Astérion, le personnage principal du conte, raconte à la première personne sa vie dans une immense maison labyrinthique qui, selon lui, est unique au monde. Il se défend des accusations de fierté, de folie et de misanthropie en assurant que sa maison est toujours ouverte à ceux qui souhaitent y entrer. Cependant, malgré cette affirmation, il vit complètement seul. Il explique que, bien qu’il puisse sortir, il évite de le faire parce que le monde extérieur et ses habitants lui inspirent la peur et le dégoût. Lors de l’une de ses rares incursions hors de sa demeure, les gens ont paniqué en le voyant, se réfugiant ou tentant de l’attaquer, ce qui renforce sa conviction qu’il n’appartient pas à ce monde.

Pour combattre l’ennui, Astérion parcourt inlassablement sa maison, court dans les couloirs jusqu’à en avoir le vertige, se laisse tomber des toits et joue à se cacher dans l’ombre des couloirs. Sa solitude l’amène à inventer un jeu dans lequel il imagine un autre Astérion avec qui il dialogue et à qui il montre les différentes parties de la maison, bien qu’il se trompe parfois dans la disposition des espaces, ce qui les fait rire. Il réfléchit également à la nature de son foyer et en arrive à la conclusion que la maison est le monde même, car tout semble se répéter à l’infini à l’intérieur : il y a de nombreuses cours, citernes et crèches identiques. Cependant, il reconnaît qu’il y a deux choses qui semblent n’exister qu’une seule fois : le soleil et lui-même. Dans un moment de divagation, il se demande s’il a lui-même créé la maison, les étoiles et le soleil, bien qu’il ne s’en souvienne pas.

Astérion mentionne que tous les neuf ans, il reçoit la visite de neuf hommes, qu’il « libère de tout mal ». Sans recourir à la violence apparente, il les anéantit sans verser de sang et laisse leurs corps à l’endroit où ils sont tombés.
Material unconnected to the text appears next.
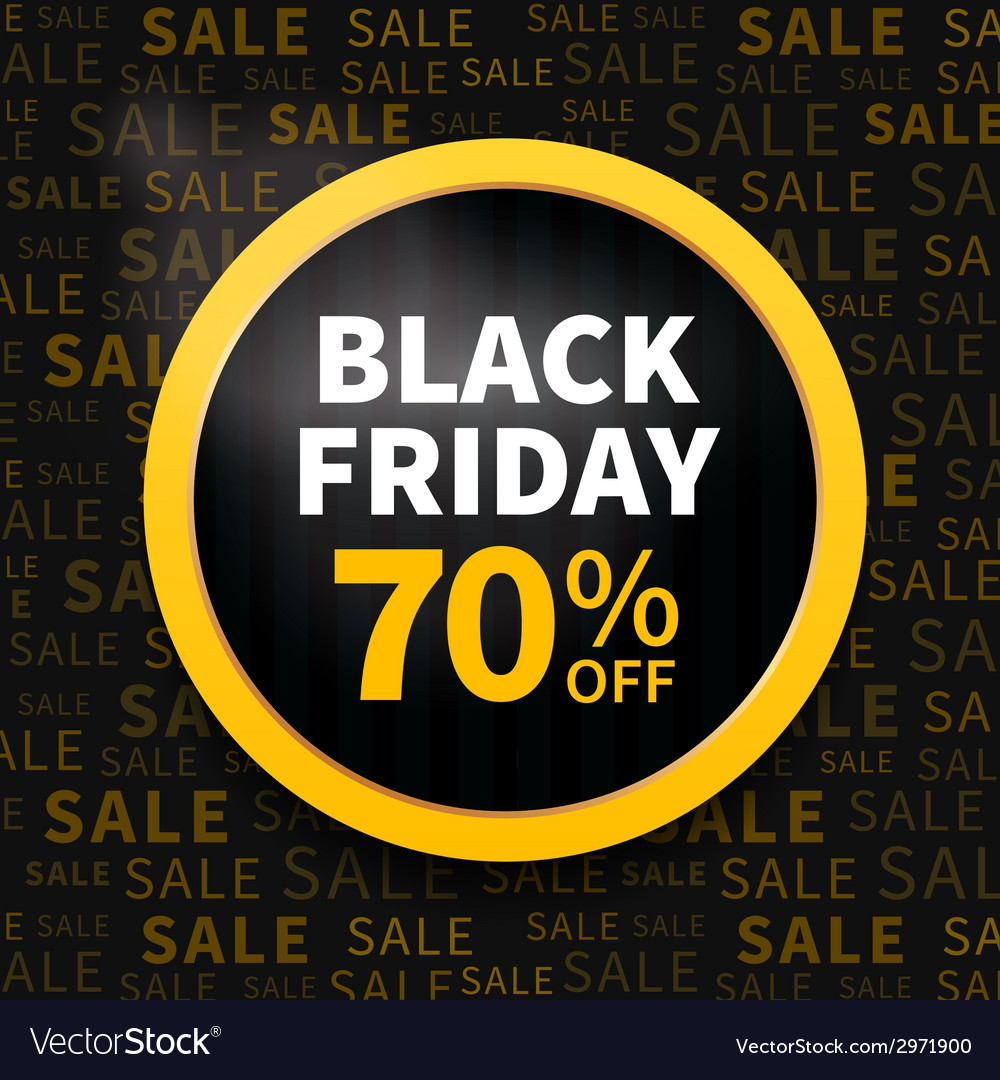 Black friday label vector | Price: 1 Credit (USD $1)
Il ne sait pas qui ils sont ni d’où ils viennent, mais il se souvient que l’un d’eux a prophétisé l’arrivée d’un rédempteur, quelqu’un qui viendrait le libérer de son existence solitaire. Depuis lors, il vit dans l’espoir de son arrivée et se demande à quoi ressemblera son rédempteur : sera-t-il un taureau, un homme ou quelque chose qui lui ressemble ?

Le conte se termine par un brusque changement de perspective. La narration à la première personne d’Astérion est remplacée par un dialogue entre Thésée et Ariane, dans lequel le héros commente, surpris, que le Minotaure s’est à peine défendu lorsqu’il a été tué. Ainsi, le récit révèle qu’Astérion est en réalité le Minotaure de la mythologie grecque, enfermé dans le labyrinthe et attendant son destin.
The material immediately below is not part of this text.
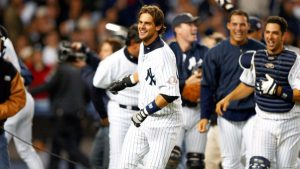 Hiring home run hero Aaron Boone another bold move by Bombers' daredevil GM Brian Cashman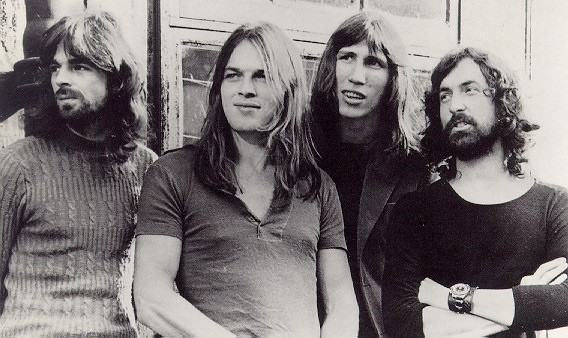 "Pink Floyd, conoce su proyecto ""Household objects"""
Personnages de La Demeure d’Astérion de Jorge Luis Borges

Astérion est le personnage principal et le narrateur de l’histoire. Sa voix nous guide à travers son monde intérieur et nous présente son existence dans l’immense et labyrinthique maison dans laquelle il vit dans une solitude totale. Dès le début, nous percevons chez lui un mélange d’arrogance et de vulnérabilité. Il se défend contre ceux qui l’accusent d’orgueil et de misanthropie en prétendant que sa maison est ouverte à tous, bien qu’en pratique personne n’entre ni ne reste avec lui. Sa perception du monde est marquée par une logique qui lui est propre, dans laquelle la répétition et l’immensité de son foyer reflètent son isolement et son incapacité à comprendre la réalité extérieure. Il s’amuse avec des jeux d’enfants et des jeux solitaires, imaginant la présence d’un autre Astérion pour atténuer sa solitude. Malgré son apparente autosuffisance, il aspire au fond à une véritable compagnie et attend l’arrivée de son rédempteur, qui, selon une prophétie, viendra le libérer. Cependant, sa compréhension de cette libération est ambiguë, car il ne semble pas prévoir sa propre mort. Son caractère innocent et sa façon de raconter son monde avec un ton presque enfantin contrastent avec sa tâche brutale de tuer les hommes qui entrent dans la maison tous les neuf ans, une tâche qu’il accomplit avec une sérénité inquiétante, comme s’il s’agissait d’un rite de plus dans son existence cyclique et monotone. La révélation finale du conte nous montre qu’Astérion est le Minotaure, et sa perspective nous permet de le voir non pas comme un monstre, mais comme un être condamné à la solitude et à un destin qu’il ne comprend pas tout à fait lui-même.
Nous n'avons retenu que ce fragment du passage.